While the commission’s Sept. 30 order accepted and then suspended PG&E’s request for a 10.9% return on equity based on concerns that the proposed rate adjustment could produce “substantially excessive revenues,” it denied a CPUC request to disallow the incentive adder. (See FERC Sets PG&E Rate Increase Proposal for Talks.)

The CPUC argued that California law requires PG&E — as well as the state’s other investor-owned utilities — to maintain membership in CAISO, invalidating the need for a financial incentive. Furthermore, justification for the adder is the subject of an ongoing proceeding before the 9th U.S. Circuit Court of Appeals, the CPUC noted.

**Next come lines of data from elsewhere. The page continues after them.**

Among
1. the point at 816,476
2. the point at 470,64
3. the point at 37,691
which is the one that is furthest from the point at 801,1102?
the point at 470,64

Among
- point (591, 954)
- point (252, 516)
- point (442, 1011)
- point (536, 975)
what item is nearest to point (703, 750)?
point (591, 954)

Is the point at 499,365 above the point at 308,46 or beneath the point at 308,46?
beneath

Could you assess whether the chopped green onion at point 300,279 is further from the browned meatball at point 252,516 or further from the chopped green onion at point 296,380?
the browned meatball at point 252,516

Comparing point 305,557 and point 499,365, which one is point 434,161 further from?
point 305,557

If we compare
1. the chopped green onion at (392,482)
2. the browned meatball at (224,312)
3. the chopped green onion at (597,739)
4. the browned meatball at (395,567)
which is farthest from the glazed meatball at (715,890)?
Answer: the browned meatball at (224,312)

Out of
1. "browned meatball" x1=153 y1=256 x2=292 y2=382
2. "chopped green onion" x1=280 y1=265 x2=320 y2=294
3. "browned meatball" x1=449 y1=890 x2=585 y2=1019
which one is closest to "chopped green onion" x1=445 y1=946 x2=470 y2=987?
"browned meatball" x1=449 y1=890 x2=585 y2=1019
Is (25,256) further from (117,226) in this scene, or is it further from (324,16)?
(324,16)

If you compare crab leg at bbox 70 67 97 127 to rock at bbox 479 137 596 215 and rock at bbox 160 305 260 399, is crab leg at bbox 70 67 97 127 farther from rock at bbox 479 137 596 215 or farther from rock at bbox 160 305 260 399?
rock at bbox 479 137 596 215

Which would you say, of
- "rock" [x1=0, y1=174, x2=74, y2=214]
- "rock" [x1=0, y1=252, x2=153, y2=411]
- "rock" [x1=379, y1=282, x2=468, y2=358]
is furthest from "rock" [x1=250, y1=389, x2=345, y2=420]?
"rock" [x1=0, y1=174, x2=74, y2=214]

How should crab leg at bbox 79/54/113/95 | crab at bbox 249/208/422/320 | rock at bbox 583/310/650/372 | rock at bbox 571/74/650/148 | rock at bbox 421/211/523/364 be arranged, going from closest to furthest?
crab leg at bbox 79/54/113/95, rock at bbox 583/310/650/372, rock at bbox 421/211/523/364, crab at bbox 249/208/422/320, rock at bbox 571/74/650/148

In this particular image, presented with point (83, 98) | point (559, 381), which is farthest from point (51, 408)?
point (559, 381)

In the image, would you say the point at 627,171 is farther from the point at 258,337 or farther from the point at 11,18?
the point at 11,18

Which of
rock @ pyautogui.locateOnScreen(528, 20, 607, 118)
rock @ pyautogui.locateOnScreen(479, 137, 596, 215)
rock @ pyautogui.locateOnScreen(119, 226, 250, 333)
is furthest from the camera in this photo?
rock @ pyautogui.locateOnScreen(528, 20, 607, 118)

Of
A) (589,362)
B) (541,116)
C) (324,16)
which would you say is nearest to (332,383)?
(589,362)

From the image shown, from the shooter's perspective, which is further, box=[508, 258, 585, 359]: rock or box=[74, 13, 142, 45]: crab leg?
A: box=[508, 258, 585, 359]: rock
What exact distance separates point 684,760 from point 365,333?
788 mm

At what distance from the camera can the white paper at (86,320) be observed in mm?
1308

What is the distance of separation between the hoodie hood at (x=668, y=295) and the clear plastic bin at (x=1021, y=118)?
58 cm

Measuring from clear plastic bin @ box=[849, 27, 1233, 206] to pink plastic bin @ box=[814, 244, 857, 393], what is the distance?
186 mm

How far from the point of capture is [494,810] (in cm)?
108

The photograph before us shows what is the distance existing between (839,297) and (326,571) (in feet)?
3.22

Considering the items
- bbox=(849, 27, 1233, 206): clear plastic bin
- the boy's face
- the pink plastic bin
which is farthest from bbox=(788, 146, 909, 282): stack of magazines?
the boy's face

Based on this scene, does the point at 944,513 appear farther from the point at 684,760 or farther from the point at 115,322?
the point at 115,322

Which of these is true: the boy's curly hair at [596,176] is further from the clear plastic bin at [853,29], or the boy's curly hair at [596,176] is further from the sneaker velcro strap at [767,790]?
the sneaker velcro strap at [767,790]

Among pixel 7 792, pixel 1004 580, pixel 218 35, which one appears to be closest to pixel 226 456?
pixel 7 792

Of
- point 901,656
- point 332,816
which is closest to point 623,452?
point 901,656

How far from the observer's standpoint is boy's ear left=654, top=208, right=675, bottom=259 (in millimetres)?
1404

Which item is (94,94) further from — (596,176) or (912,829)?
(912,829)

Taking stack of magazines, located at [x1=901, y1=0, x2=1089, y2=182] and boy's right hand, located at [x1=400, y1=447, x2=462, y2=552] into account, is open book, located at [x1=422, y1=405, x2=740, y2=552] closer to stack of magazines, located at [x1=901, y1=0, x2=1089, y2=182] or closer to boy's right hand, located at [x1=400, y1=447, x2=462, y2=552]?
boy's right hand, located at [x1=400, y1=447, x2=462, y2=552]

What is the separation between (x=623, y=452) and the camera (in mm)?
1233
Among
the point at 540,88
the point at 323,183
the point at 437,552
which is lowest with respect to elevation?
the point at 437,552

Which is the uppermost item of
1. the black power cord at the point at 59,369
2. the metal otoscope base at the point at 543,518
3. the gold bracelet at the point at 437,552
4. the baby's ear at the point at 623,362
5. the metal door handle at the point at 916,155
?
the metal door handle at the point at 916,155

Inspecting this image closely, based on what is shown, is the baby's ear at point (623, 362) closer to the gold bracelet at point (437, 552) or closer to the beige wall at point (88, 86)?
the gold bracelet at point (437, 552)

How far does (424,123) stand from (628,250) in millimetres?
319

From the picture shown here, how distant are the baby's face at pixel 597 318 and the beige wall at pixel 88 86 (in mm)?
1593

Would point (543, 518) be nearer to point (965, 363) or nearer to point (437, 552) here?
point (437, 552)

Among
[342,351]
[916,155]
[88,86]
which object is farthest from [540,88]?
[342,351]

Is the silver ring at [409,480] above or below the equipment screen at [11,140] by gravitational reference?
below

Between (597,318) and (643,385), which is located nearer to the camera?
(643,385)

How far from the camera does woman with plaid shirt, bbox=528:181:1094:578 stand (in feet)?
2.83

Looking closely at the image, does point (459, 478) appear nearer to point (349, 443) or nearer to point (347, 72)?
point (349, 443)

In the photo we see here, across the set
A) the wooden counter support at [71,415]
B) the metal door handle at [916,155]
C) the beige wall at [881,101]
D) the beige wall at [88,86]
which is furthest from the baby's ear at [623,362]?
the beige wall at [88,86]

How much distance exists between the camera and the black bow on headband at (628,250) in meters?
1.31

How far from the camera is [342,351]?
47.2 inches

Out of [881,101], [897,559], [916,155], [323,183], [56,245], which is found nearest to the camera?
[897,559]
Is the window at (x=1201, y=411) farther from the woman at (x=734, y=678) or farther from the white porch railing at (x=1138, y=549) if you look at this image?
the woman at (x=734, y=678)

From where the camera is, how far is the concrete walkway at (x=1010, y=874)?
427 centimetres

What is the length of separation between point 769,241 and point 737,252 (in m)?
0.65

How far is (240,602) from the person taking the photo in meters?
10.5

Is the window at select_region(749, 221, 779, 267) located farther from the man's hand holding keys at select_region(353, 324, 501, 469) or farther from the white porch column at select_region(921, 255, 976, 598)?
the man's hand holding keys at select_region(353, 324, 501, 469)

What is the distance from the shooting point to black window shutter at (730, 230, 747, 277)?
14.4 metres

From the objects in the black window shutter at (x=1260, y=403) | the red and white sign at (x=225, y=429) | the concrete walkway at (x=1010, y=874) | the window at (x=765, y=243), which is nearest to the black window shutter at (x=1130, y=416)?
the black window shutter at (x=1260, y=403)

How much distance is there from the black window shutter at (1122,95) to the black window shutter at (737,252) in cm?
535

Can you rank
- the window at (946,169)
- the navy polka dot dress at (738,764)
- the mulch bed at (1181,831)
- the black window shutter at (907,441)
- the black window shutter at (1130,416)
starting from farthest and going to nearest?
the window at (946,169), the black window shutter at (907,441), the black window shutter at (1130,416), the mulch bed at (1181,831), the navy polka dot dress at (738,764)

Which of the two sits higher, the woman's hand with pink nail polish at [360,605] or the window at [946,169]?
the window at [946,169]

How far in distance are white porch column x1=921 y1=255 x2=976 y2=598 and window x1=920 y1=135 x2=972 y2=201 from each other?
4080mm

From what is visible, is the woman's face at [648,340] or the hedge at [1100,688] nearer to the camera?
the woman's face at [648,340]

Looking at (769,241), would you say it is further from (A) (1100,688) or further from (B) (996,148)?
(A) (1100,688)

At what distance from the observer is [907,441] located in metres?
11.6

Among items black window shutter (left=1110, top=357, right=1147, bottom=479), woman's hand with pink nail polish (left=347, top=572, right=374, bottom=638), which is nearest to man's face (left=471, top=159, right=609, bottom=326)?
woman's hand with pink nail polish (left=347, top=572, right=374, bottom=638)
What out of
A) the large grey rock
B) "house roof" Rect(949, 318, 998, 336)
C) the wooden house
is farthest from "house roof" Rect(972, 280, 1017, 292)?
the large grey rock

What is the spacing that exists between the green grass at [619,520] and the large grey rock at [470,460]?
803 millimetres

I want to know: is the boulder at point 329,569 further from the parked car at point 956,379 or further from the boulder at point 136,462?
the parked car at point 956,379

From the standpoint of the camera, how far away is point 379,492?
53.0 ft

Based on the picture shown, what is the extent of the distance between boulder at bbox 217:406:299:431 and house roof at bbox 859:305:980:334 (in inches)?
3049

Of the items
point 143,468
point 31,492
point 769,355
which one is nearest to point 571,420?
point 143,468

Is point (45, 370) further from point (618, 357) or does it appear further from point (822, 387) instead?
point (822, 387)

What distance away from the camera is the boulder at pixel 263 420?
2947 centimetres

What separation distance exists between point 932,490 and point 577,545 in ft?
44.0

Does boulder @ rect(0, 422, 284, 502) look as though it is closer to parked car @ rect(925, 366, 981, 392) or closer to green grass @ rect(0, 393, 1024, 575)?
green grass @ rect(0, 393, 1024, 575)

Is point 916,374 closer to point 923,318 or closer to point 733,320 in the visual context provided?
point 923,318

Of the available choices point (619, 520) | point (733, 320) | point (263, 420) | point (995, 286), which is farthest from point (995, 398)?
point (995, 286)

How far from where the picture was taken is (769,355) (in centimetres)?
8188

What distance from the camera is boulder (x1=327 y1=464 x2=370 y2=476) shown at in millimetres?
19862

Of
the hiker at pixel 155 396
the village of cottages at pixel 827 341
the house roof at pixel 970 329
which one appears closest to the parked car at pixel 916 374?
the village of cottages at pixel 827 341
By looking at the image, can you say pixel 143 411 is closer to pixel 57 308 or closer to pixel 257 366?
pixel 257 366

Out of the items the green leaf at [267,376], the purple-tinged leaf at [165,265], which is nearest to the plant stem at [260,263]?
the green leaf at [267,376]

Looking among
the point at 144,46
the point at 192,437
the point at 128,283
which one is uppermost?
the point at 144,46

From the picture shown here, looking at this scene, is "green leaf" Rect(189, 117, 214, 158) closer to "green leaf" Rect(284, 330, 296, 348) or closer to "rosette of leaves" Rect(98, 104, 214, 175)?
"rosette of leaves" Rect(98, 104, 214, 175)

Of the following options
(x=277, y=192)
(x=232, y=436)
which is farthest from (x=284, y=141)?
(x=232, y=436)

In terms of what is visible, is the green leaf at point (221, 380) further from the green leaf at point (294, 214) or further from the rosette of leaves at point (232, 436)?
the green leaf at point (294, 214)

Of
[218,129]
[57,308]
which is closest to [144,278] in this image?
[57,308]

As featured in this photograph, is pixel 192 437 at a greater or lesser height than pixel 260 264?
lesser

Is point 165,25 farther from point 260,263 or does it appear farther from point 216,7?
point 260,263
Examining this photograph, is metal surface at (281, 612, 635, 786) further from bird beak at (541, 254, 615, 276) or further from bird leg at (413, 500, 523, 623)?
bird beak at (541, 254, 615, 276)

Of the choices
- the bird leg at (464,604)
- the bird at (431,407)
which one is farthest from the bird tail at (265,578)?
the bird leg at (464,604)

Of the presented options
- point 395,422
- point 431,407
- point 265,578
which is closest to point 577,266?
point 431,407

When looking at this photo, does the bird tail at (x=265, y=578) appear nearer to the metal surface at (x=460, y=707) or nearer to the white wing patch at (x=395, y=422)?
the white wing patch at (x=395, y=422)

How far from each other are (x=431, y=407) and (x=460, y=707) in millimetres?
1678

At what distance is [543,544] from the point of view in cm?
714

FERC countered in its September order that the court challenge “does not operate as a stay of the commission’s consideration” of the issues.

In its Oct. 31 rehearing request, the CPUC pointed out that the commission has granted the adder to nearly every utility that has asked for it since it was implemented almost 10 years ago — including PG&E. The PUC has four times sought rehearing on the issue, but in each instance it withdrew the requests as a condition of a settlement.

“Faced with rapidly escalating transmission access charges, with no end in sight, the CPUC, and the California ratepayers who the CPUC represents, can no longer afford to let the FERC orders, which grant unjustified ROE incentives to California utilities for doing something they are already required to do, go unchallenged,” the CPUC wrote.

The CPUC estimates that the adder has so far cost PG&E ratepayers $125 million.

SMUD previously disputed the appropriateness of the adder and questioned whether it furthers California or FERC objectives with respect to the cost-benefits of ISO membership for PG&E customers. Like the CPUC, SMUD asked the commission to defer action on the incentive until the 9th Circuit’s decision.

FERC has scheduled a Feb. 7-8, 2017, settlement conference to address PG&E’s 2017 rate proposal.